It had been arranged that if the city surrendered a white flag was to be hoisted on the cross of St. Paul's.
Within a few minutes of twelve the Tsar ascended to the roof of the Alexandra Palace on Muswell Hill, and turned his field-glasses on the towering dome. His face and lips were bloodless with repressed but intense anxiety, but the hands that held his glasses to his eyes were as steady as though he had been watching a review of his own troops. It was the supreme moment of his victorious career. He was practically master of Europe. Only Britain held out. The relieving forces would be rent to fragments by his war-balloons, and then decimated by his troops as the legions of Germany and Austria had been. The capital of the English-speaking world lay starving at his feet, and a few minutes would see—
Ha! there goes the flag at last. A little ball of white bunting creeps up from the gallery above the dark dome. It clears the railing under the pedestal, and climbs to the apex of the shining cross. As it does so the wild chorus of the bells suddenly ceases, and out of the silence that follows come the deep booming strokes of the great bell of St. Paul's sounding the hour of twelve.

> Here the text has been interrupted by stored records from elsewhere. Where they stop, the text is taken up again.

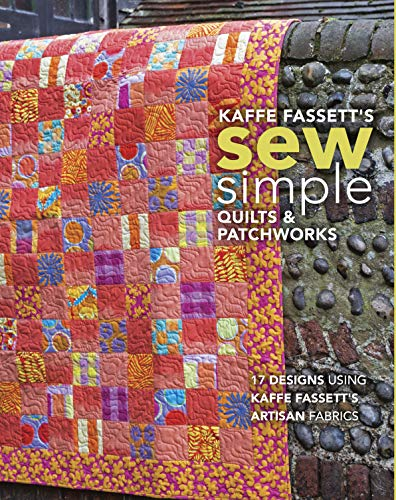 Kaffe Fassett's Sew Simple Quilts & Patchworks: 17 Designs Using Kaffe Fassett's Artisan Fabrics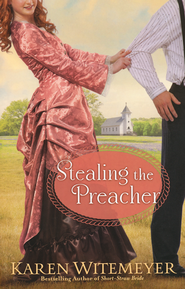 Stealing the Preacher  -              By: Karen Witemeyer
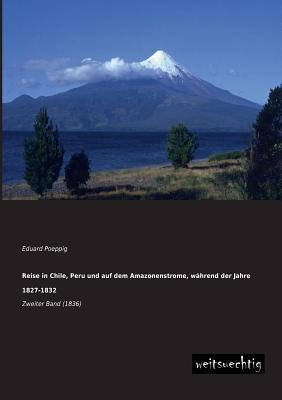 Reise in Chile, Peru und auf dem Amazonenstrome, waehrend der Jahre 1827-1832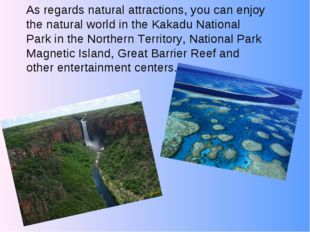 As regards natural attractions, you can enjoy the natural world in the Kakadu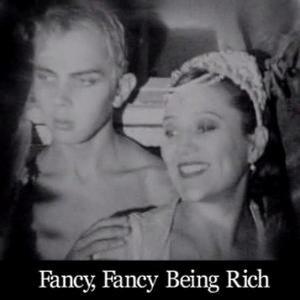 Фільм «Fancy, Fancy Being Rich» (2002)
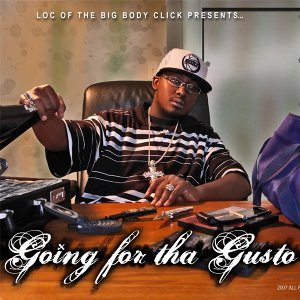 Going for tha Gusto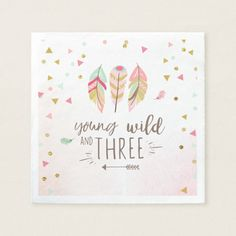 Young wild and three Paper Napkin Pink Gold Girl ♥ This paper napkins are a great addition to your party! Young wild and three theme. Fun birthday party invites - customize your invitations or products. Pink And Gold Birthday Party, Wild One Birthday Party, Birthday Diy, Happy Birthday, Birthday Gifts, Birthday Ideas, Diy For Girls, Gifts For Girls, Third Birthday Girl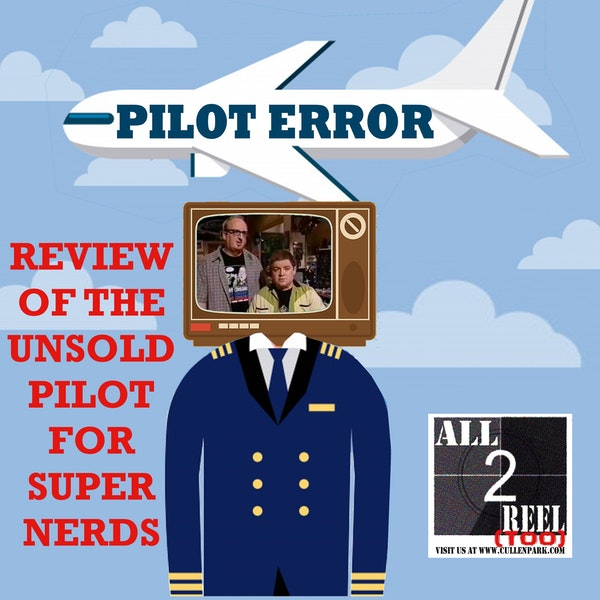 SUPER NERDS (2000) - PILOT ERROR TV REVIEW Image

As the last stroke dies away the ball bursts, and the White Ensign of Britain crossed by the Red Cross of St. George, and with the Jack in the corner, floats out defiantly on the breeze, [Pg 328] greeted by the reawakening clamour of the bells, and a deep hoarse cry from millions of throats, that rolls like a vast sea of sound up the slopes to the encampments of the League.
With an irrepressible cry of rage, Alexander dashed his field-glass to the ground, and shouted, in a voice broken with passion—
"So! They have tricked us. Let the bombardment begin at once, and bring that flag down with the first shots!"
But before the words were out of his mouth, the bombardment had already commenced in a very different fashion to that in which he had intended that it should begin. So intense had been the interest with which all eyes had been turned on the Cross of St. Paul's that no one had noticed twelve little points of shining light hanging high in air over the batteries of the besiegers, six to the north and six to the south.
But the moment that the Ensign of St. George floated from the summit of St. Paul's a rapid series of explosions roared out like a succession of thunder-claps along the lines of the batteries. The hills of Surrey, and Kent, and Middlesex were suddenly transformed into volcanoes spouting flame and thick black smoke, and flinging clouds of dust and fragments of darker objects high into the air.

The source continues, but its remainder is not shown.